• **EXTRACTED TEXT**:
────────────────

Less frequently used arguments:
- sel_vars: used to select which of the features in multivariate datasets are used. Default=None means all features are used. If necessary a list-like of indices can be used (eg.
[0,3,5]
). - sel_steps: used to select the steps used. Default=None means all steps are used. If necessary a list-like of indices can be used (eg.
slice(-50, None)
will select the last 50 steps from each time series). - s_cat_idxs: list of indices for static categorical variables
- s_cat_embeddings: list of num_embeddings for each static categorical variable
- s_cat_embedding_dims: list of embedding dimensions for each static categorical variable
- s_cont_idxs: list of indices for static continuous variables
- o_cat_idxs: list of indices for observed categorical variables
- o_cat_embeddings: list of num_embeddings for each observed categorical variable
- o_cat_embedding_dims: list of embedding dimensions for each observed categorical variable
- o_cont_idxs: list of indices for observed continuous variables
- patch_len: Number of time steps in each patch.
- patch_stride: Stride of the patch.
- fusion_layers: list of layer dimensions for the fusion MLP
- fusion_act: activation function for the fusion MLP
- fusion_dropout: dropout probability for the fusion MLP
- fusion_use_bn: boolean indicating whether to use batch normalization in the fusion MLP
- weights: indicates a sample weight per instance. Used to pass pass a probability to the train dataloader sampler. Samples with more weight will be selected more often during training.
- partial_n: select randomly partial quantity of data at each epoch. Used to reduce the training size (for example for testing purposes). int or float can be used.
- vocab: vocabulary used to transform the target. Only required when transformed is not perform by a dataloader’s tfm (external transforms).
- train_metrics: flag used to display metrics in the training set. Defaults to False.
- valid_metrics: flag used to display metrics in the validtion set. Defaults to True.

────────────────

• **REQUIRED ACTION A**:
From the list of less frequently used arguments, reproduce the passage between "- fusion_layers: list" and "Defaults to False.", inclusive.
• **REQUIRED ACTION B**:
Translate into Spanish the following sentence from the list of less frequently used arguments: "Samples with more weight will be selected more often during training."

• **STORED DATA**:
────────────────

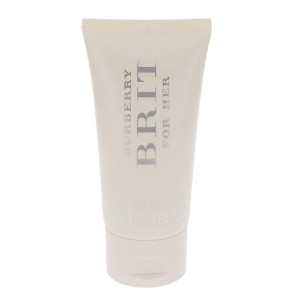 BURBERRY ブリット ボディローション 50ml BRIT BODY LOTION 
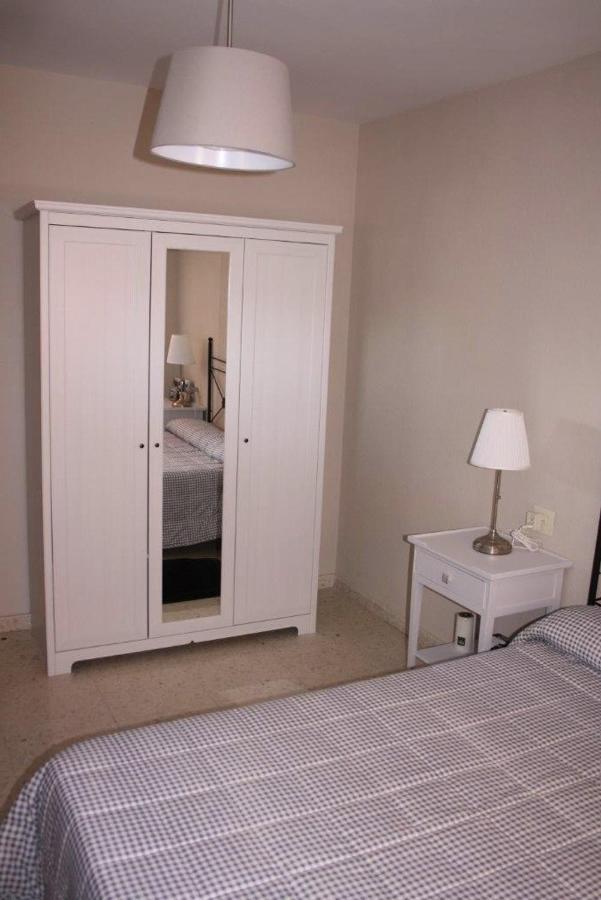Apartamento Playa Y Céntrico *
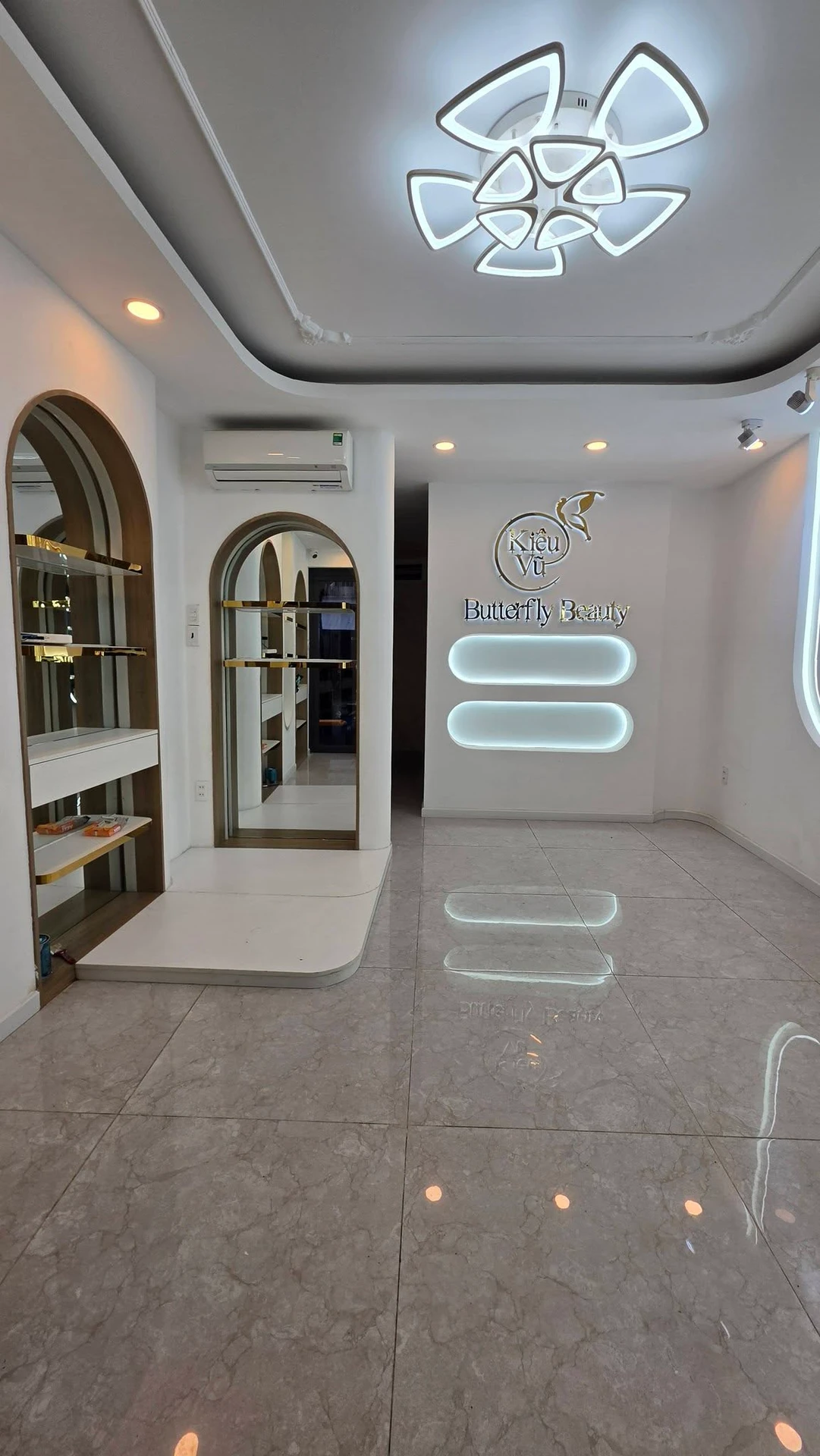 Bán nhà mặt tiền kinh doanh Phan Văn Trị Quận 5, 32m² trệt 3 lầu - Ảnh 1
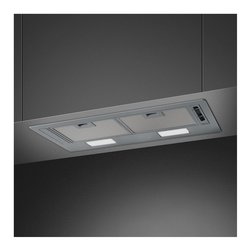 Cappa incasso (73,4cm) UNIVERSALE Silver KSG70E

────────────────

• **ANSWER BOX A**:
- fusion_layers: list of layer dimensions for the fusion MLP
- fusion_act: activation function for the fusion MLP
- fusion_dropout: dropout probability for the fusion MLP
- fusion_use_bn: boolean indicating whether to use batch normalization in the fusion MLP
- weights: indicates a sample weight per instance. Used to pass pass a probability to the train dataloader sampler. Samples with more weight will be selected more often during training.
- partial_n: select randomly partial quantity of data at each epoch. Used to reduce the training size (for example for testing purposes). int or float can be used.
- vocab: vocabulary used to transform the target. Only required when transformed is not perform by a dataloader’s tfm (external transforms).
- train_metrics: flag used to display metrics in the training set. Defaults to False.

• **ANSWER BOX B**:
Las muestras con más peso se seleccionarán con mayor frecuencia durante el entrenamiento.